The history of 3D movies parallels the general history of films and cinematic technology. From its early inceptions in the late 19th and early 20th century, to its so-called golden era in the 1950s, to its deployment in the early part of the 21st century, the gimmick has been vying for a place in mainstream cinemas for almost as long as movies have been projected on screens for commercial audiences. This year 3D has returned with a vengeance with releases from a mixed bag of genres: horror films like My Bloody Valentine, the re-release of Pixar's Toy Story and Toy Story 2 and this week's The Nightmare Before Christmas. Coming up next: Jim Carrey's A Christmas Carol and James Cameron's Avatar in December.
Three-dimensional films' earliest defining quality---from the 1890s to its 1950s heyday---was cumbersome or precarious technology. William Friese-Greene's method (for which the first patent was filed in the late 19th century) involved two projectors, showing the film side-by-side, with the viewer wearing stereoscope glasses that smooshed the images together. In 1922, The Power of Love became the first 3D film shown to a paying audience at the Ambassador Hotel Theatre in Los Angeles, as well as the first film to utilize the dual-strip projection method (two strips of film run in unison, developed by the film's producer, Harry K. Fairall, and cinematographer, Robert F. Elder) and the iconic red/green anaglyph glasses.
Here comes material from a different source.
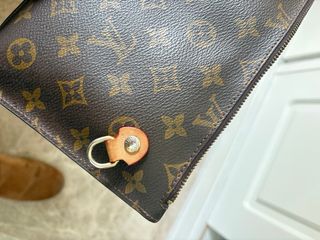Pochette No Louis Vuitton Marrón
In intervening years the technology was honed and cultivated---stalled only by WWII---until 1952, when writer/director Arch Oboler's Bwana Devil, about British Railway workers in Kenya being attacked by blood-thirsty lions (Tagline: "A LION in your lap! A LOVER in your arms!"), debuted as the first full-colour 3D film and kick-started the golden era. From 1952 to '55, many notable 3D films---with a wide spectrum of respectability---were released, including the Vincent Price horror House of Wax (1953), the Howard Hughes-produced The French Line (1954), which played up star Jane Russell's busty sex appeal (Tagline: "It'll knock BOTH your eyes out!") and, from the NFB, Norman MacLaren's shorts Now is the Time (to Put on Your Glasses) and Around is Around (both 1951).
Alfred Hitchcock's Dial M for Murder (1954) was originally shot with the same specialty rig as Bwana Devil, but its 3D release was scrapped by the studio in response to the waning interest in 3D projection---a victim of its own fussy demands and unreliable execution. At the time, two prints of the film were still requited to be projected simultaneously, a process that had to be monitored tirelessly by projectionists, in case it became out of sync, causing eye strain and headaches for the audience. As well, audiences had to be seated directly opposite the screen as the image darkened when viewed from an angle, limiting wider houses from booking 3D films.
Though gains were made in 3D exhibition after the 1950s (notably, the advent of the more manageable single-strip projection method), what is, in fact more relevant to today's 3D's revival are the prescient similarities in the competition for entertainment dollars. In the early 1950s, television claimed multitudes of cinema-goers, while in 2009, cinemas vie for the attention and time of a public with multiple options like cable, DVDs and the internet. Back then, producers employed gimics like 3D and heralded new technologies like widescreen photography to create bigger, more expansive film experiences.
Today, technology like high definition, CGI, 3D and motion capture feeds early buzz for films. (Think about the "game changer" talk regarding James Cameron's upcoming Avatar.) The 1950s enjoyed a period of great genre filmmaking---sci-fi and horror, particularly---with House of Wax and The Creature from the Black Lagoon (1954) gestating out of the 3D years. While the last decade isn't defined by one particular genre, it does have one overarching ploy to get people in seats: big-budget remakes. Technology, it seems, is a reaction to what ails the marketplace.